Spivey hopes her research will expand the old world of the carvings’ original owners. Archaeologists have often viewed the early Native Americans of South Florida as culturally separate from the rest of the Southeast. But when Spivey compared the Fort Center site to ethnohistorical sources, she found that it might have been affected by social movements with connections to many other tribes in the Southeast.
“We’re doing out best to describe the cultural context,” she said. “The story for what people were doing, to better understand the culture.”
Raised on land in central Georgia owned by her tribe since shortly after the American Revolution, Spivey left her tightly knit family to attend Harvard in 2004.
“It gave me the opportunity to get out of poverty,” Spivey said. “Poverty is something that a lot of Native Americans face. But my parents taught me to take advantage of the very few opportunities you get when you’re very poor.”
She was interested in law, but soon switched to archaeology when she discovered that by improving the public’s understanding of Native Americans’ complex cultural past, she may be able to influence today’s social and political atmosphere and help other Native Americans facing challenges similar to her own.
Spivey said too little of the information archaeologists discover makes its way into public policy discourse, but she wants that to change.
But this personal connection to her work does not skew her results, she said.
“I don’t think there is a reason to ignore a Native perspective in favor of an outside perspective when looking at materials deposited by Native Americans,” Spivey said. “This isn’t me looking at it wrong. This is me looking at it differently.”
Because she wants to correct public misconceptions, Spivey is attracted to places that defy all expectations. She previously worked at Poverty Point near the Mississippi River, which like Fort Center had characteristics contrary to stereotypes about hunter-gatherer groups.

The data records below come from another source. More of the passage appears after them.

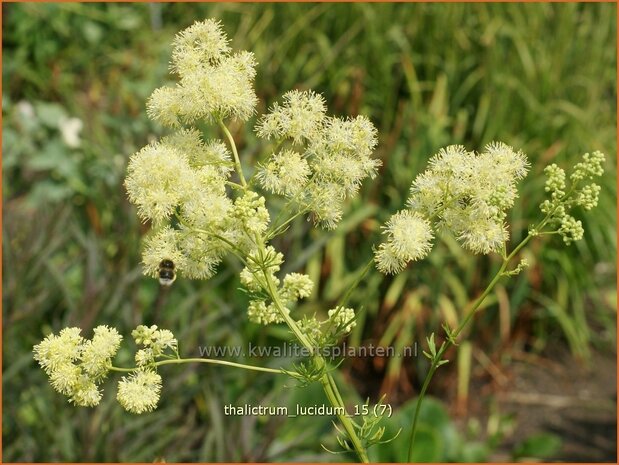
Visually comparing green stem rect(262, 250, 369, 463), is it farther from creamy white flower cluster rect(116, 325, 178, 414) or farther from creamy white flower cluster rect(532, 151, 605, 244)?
creamy white flower cluster rect(532, 151, 605, 244)

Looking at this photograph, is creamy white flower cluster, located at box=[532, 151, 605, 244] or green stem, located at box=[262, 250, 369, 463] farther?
creamy white flower cluster, located at box=[532, 151, 605, 244]

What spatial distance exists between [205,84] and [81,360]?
35 centimetres

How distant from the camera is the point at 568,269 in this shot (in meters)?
4.00

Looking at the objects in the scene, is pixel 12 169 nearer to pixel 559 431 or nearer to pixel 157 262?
pixel 559 431

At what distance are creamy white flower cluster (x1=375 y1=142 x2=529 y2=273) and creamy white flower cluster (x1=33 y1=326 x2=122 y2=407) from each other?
0.33m

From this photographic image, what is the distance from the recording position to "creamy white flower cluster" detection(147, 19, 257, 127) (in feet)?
3.12

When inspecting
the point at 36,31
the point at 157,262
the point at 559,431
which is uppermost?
the point at 36,31

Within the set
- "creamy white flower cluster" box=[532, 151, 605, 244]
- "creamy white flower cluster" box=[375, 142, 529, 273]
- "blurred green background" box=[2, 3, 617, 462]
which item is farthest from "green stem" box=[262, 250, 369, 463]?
"blurred green background" box=[2, 3, 617, 462]

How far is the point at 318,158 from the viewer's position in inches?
37.2

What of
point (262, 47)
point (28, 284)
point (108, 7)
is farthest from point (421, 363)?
point (108, 7)

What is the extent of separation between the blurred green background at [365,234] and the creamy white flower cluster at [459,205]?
1.81 metres

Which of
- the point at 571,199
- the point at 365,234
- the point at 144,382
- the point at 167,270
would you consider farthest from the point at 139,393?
the point at 365,234

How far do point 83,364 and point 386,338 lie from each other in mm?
2895

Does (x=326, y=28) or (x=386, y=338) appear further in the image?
(x=326, y=28)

“People assume hunter-gathers aren’t capable of sedentary life,” Spivey said. “We don’t know for sure if the people at Fort Center were sedentary, but we do know that it was occupied over a long period of time by humans, so it’s a good place to look for that kind of sedentism.”
It is likely there was at least permanence in native people’s understanding of the place. It was ingrained in the memory-scape of their culture, Spivey said.

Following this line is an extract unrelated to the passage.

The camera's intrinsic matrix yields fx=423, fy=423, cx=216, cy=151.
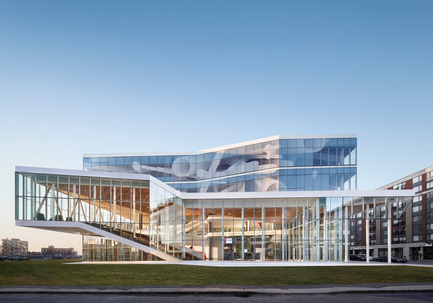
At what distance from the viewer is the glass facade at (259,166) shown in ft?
230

"Right now I find myself trying to cobble things back together that were lost between my mother and her grandmother’s generation."
“It’s sort of like knowing a place from your grandmother telling you about it, then eventually seeing it yourself,” she said. “The knowledge was passed down. Landscape is very important to modern native people as far as where you derive your cultural and spiritual understanding.”

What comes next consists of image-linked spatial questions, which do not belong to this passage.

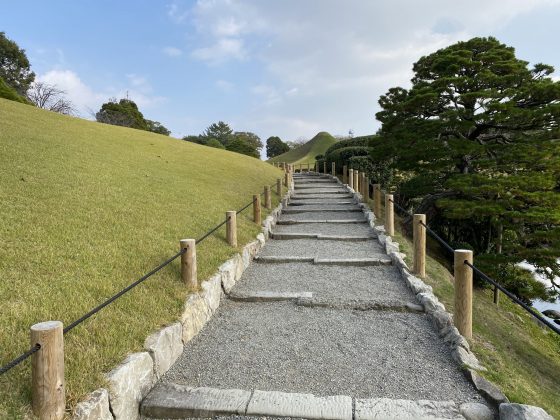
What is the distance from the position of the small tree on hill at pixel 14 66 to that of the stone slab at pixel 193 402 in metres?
37.0

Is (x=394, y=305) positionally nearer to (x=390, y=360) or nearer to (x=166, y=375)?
(x=390, y=360)

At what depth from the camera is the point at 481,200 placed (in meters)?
9.37

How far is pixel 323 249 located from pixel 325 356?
4.26m

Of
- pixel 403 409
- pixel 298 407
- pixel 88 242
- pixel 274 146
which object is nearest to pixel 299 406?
pixel 298 407

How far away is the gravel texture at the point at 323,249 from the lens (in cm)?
748

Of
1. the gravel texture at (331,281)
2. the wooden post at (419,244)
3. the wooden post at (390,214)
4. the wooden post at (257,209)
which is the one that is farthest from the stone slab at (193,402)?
the wooden post at (390,214)

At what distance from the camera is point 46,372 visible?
225 cm

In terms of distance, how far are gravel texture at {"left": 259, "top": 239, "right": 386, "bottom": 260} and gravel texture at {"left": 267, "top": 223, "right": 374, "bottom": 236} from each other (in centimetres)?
69

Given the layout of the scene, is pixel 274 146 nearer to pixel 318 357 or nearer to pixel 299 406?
pixel 318 357

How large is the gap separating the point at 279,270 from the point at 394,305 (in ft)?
7.82

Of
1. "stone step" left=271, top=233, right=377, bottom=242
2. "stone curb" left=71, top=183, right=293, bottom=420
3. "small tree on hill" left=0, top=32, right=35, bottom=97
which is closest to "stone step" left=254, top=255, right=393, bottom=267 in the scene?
"stone step" left=271, top=233, right=377, bottom=242

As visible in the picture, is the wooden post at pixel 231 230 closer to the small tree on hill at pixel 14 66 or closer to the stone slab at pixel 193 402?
the stone slab at pixel 193 402

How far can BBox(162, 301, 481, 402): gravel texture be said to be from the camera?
10.6 ft

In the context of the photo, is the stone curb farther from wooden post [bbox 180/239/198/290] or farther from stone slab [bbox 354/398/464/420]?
stone slab [bbox 354/398/464/420]
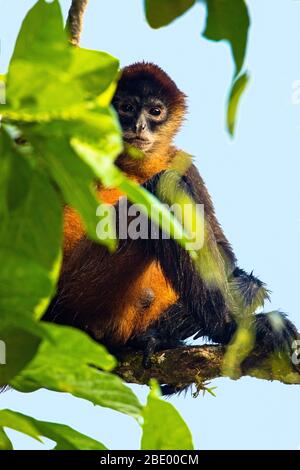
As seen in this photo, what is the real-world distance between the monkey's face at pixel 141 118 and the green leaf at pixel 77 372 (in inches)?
217

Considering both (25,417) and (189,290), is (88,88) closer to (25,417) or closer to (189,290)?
(25,417)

The tradition of passing down cultural and religious practices has existed for millennia among Native Americans. But during Jim Crow segregation in the ’60s, many Native American children were placed in black or white segregated schools, depending on how light or dark their skin color, and forced to assimilate. Spivey said Native Americans in the Southeast have been struggling to hold onto traditional practices ever since.
“Right now I find myself trying to cobble things back together that were lost between my mother and her grandmother’s generation,” Spivey said. “That’s a common thing in eastern tribes, trying to cobble some ceremony and traditions back together, maybe even your language.”
Due to factors like segregation and a longer period of European intervention and interaction in the eastern states, Spivey said there has been more assimilation of Native American culture with the larger hegemonic American cultures in the east than in the west.
“I hope my long-term research will help us enrich and reclaim some of our cultural practices that were unfortunately lost,” she said. “We just didn’t catch them in time.”